- Darchawi Location in Tripura, India Darchawi Darchawi (India)
- Coordinates: 24°08′42″N 92°02′42″E﻿ / ﻿24.145°N 92.045°E
- Country: India
- State: Tripura
- Established: 23 January 1923

Population (2014)
- • Total: 1,433

Languages
- • Official: Darlong, Kokborok, English, Bengali
- Time zone: UTC+5:30 (IST)
- Postal code: 799264
- Vehicle registration: TR

= Darchawi =

Darchawi (Darlong for "Darchawi khua") is a village in Kumarghat Subdivision under Unakoti district of Tripura state in India. Mainly inhabited by the Darlong people of Tripura, it is also the headquarters of Kailashahar Baptist Christian Association.

It has a Bengali medium senior basic school and an English medium school, "Darchawi Christian High School" established in 1974.
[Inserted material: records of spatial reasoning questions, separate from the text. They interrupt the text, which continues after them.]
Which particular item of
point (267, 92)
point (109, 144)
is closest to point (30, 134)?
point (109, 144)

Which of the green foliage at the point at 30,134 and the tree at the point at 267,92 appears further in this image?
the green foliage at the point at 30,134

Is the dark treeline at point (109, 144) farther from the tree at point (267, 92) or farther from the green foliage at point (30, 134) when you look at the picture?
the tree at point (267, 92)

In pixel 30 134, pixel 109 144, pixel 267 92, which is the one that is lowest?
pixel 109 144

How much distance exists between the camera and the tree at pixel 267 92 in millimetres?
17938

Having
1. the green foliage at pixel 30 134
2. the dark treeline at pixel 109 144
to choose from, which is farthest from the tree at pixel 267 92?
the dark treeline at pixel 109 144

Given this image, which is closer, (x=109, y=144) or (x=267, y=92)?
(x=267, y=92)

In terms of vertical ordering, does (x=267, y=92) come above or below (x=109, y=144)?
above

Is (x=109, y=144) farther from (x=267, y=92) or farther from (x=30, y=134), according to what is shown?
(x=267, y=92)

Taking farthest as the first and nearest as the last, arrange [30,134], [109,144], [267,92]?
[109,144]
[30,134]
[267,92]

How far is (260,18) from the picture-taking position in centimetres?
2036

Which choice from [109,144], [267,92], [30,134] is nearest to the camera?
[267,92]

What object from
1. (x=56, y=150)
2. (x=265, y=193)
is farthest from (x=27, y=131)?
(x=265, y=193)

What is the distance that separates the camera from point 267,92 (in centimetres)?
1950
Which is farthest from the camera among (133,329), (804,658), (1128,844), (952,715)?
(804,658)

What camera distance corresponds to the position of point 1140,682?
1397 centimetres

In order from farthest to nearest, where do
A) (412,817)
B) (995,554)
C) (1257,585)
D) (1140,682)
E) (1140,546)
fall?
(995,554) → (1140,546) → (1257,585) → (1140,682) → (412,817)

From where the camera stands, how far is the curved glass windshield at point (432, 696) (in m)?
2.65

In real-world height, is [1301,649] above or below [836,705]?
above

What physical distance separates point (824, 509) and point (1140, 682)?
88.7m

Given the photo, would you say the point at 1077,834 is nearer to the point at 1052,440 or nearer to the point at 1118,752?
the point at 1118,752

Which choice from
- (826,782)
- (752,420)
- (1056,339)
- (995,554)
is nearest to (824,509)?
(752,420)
==Emergence of the village==
Prior to the establishment of Darchawi, the Darlong people resided in the western side of Deo river (Nelkang tuipui), Ramdingpa's village and Lalvana's village. The establishment of Darchawi village can be attributed to evangelist Zatuaha's prayer of establishing a Christian village for the Darlong people who were driven out of Saidara Khua by their Chief for embracing Christianity. Evangelist Zatuaha and six other Darlongs from Saidara Khua wandered to find a suitable place. They finally halted at this location on 23 January 1923, and named it 'Darchawi' (literally meaning 'raise the bells'). Over a period of 90 years, a sea change has taken place as people from different communities such as the Darlong, Tripuri, Garo, Lushai, Bengali, etc. irrespective of caste or creed settled here.

==Economic activities and pineapple cultivation in earlier times==
Oranges were cultivated until the year 1937 AD. It was said that each tree bore fruits so abundantly that trees could not sustain without support. They were commercially grown for traders mainly from Kailashahar. The dependency of the villagers on jhum cultivation immediately stopped. The cultivation of pineapple started from 1937 AD. The production was around 2 million units per annum during the peak production years between 1955 AD and 1982 AD. There was huge wastage due to insufficient processing technologies during that period. Pineapple cultivation has contributed much to their well being and improved quality of life.
In recent years, a majority of the population of the village has switched over to rubber plantations. Education has also brought a major transition in the day to day activities of the village people since a major population are engaged in government and public services for their livelihood and well-being.